The state of VC money

I haven’t written much about technical or industry related topics lately. I’ve just been so busy with work and life events that once I get to my blog, I just want to zone out and talk about life more. I’m hoping to start writing more about fintech, investing and startups when I get back to San Francisco next week.

One trend that I did want to dive into more detail was company valuations and the changing landscape of VC/angel money. Over the last year and half, we have seen record breaking VC/angel investment in startups. Valuations and amount of capital coming into the startups have increased significantly.

I suspect there’s 3 main reasons for this:

  • More demand in the market. There’s more money in the system than ever before due to government monetary policy. Investors are putting this money to work increasing the competition for investment. It’s never been easier to raise a micro-VC fund or become an angel investor.

  • Companies are growing larger at much faster rates. Improving tech has made building products and generating revenue easier than ever before. Startups are reaching levels much faster.
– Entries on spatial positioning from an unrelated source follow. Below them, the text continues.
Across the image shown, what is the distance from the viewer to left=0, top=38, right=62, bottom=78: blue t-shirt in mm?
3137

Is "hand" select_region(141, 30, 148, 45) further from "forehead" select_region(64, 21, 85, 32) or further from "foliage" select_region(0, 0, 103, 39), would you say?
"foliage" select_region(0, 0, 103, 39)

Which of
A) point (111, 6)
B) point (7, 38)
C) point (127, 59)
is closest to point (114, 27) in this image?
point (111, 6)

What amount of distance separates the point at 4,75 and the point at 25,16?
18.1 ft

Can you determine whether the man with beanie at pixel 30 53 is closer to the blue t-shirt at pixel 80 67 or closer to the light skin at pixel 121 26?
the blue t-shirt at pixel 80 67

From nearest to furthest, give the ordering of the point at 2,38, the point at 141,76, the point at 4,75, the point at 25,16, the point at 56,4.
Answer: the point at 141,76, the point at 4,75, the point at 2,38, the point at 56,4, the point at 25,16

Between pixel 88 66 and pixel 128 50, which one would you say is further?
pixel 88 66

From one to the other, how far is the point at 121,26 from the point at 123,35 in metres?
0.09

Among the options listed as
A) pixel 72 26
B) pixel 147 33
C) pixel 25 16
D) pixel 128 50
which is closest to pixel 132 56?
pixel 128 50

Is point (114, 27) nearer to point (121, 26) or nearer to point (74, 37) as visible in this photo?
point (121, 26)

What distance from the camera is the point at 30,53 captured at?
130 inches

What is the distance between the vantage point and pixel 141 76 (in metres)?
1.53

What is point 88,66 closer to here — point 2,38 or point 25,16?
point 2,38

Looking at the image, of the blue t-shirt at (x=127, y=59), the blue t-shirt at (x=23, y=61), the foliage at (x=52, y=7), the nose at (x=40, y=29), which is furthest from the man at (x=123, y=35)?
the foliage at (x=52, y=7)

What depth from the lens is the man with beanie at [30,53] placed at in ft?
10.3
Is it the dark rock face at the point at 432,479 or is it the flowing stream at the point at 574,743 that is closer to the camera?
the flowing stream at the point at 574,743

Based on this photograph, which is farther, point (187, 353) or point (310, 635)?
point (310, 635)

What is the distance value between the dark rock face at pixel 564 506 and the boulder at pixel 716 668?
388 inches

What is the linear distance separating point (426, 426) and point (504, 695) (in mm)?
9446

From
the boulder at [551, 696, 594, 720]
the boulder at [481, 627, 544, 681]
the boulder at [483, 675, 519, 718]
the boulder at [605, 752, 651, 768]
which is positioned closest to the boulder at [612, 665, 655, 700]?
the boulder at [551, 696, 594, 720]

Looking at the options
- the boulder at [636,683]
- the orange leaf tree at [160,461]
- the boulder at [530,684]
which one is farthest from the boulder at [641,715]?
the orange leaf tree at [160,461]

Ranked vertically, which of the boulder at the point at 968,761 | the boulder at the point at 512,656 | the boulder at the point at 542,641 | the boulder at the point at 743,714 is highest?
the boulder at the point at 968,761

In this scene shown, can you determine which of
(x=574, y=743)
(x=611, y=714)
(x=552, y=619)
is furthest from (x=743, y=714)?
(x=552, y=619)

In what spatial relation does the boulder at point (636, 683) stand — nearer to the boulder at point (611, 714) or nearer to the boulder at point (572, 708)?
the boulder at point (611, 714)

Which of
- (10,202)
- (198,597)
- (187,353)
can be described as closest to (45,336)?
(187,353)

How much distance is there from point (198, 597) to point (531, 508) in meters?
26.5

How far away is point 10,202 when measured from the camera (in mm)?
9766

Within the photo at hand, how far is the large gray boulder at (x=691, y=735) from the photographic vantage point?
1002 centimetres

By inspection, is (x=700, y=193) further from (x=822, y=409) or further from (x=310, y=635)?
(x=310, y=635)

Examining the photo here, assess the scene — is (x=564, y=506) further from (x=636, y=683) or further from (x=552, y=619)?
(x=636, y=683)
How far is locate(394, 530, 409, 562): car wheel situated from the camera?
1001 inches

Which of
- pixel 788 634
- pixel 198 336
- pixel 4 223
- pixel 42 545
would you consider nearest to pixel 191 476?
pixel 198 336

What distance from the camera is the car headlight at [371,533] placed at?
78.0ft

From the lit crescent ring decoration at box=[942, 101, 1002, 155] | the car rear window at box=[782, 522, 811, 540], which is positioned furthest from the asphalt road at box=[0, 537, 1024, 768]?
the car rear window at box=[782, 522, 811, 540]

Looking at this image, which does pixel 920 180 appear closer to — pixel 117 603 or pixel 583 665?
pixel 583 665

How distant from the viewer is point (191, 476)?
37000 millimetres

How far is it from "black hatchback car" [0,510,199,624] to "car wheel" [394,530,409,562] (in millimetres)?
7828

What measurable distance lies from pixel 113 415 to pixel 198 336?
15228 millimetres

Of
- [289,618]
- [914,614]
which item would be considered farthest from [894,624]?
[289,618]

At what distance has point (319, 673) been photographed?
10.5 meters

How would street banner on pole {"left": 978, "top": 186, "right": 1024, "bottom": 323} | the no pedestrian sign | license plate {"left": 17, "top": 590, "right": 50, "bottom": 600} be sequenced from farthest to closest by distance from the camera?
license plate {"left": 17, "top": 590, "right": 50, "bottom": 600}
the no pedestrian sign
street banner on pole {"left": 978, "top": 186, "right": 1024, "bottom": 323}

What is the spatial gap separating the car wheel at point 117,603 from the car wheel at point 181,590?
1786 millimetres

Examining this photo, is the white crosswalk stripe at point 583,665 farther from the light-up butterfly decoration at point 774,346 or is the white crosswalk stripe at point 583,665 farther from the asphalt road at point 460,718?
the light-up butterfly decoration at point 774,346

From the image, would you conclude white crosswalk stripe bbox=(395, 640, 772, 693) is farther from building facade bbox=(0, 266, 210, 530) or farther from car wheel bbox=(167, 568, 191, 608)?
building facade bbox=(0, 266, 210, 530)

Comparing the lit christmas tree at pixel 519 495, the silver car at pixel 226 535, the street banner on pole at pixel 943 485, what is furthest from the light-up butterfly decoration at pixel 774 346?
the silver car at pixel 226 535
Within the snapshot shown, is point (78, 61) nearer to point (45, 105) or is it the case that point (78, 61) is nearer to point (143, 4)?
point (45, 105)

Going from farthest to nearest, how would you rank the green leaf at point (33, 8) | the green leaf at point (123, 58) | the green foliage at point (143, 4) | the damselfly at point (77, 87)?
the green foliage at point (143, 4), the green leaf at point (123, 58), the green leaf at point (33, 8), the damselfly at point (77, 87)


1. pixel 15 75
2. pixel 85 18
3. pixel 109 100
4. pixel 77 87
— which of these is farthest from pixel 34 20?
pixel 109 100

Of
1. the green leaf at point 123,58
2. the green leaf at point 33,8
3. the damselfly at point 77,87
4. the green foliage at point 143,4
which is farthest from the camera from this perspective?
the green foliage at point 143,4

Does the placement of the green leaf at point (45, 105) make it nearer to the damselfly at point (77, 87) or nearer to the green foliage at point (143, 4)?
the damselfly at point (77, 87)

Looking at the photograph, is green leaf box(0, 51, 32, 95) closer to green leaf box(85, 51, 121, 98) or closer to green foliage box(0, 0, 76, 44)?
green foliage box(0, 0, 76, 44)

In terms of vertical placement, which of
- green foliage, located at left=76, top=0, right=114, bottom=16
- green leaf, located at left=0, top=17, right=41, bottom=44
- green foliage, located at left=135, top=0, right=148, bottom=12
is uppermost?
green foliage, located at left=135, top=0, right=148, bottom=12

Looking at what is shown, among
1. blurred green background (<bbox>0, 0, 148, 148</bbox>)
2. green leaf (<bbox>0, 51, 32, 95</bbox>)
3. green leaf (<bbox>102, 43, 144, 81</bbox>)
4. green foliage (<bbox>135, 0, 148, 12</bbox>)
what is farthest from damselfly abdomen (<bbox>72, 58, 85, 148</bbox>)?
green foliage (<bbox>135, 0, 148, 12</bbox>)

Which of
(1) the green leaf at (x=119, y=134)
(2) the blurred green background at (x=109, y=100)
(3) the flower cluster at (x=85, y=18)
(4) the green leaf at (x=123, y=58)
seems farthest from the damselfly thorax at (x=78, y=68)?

  • Accelerating trends due to COVID. If there’s one good thing coming out of the pandemic, it’s going to the innovation that stems from COVID accelerated trends. New industries have been born and trends that once were going to take years to take hold are now accelerated to now.

Each of these reasons likely warrants it’s own blog post so I’ll look to touch upon this trend more in future posts. For now, it’s back to catching up on emails from the day.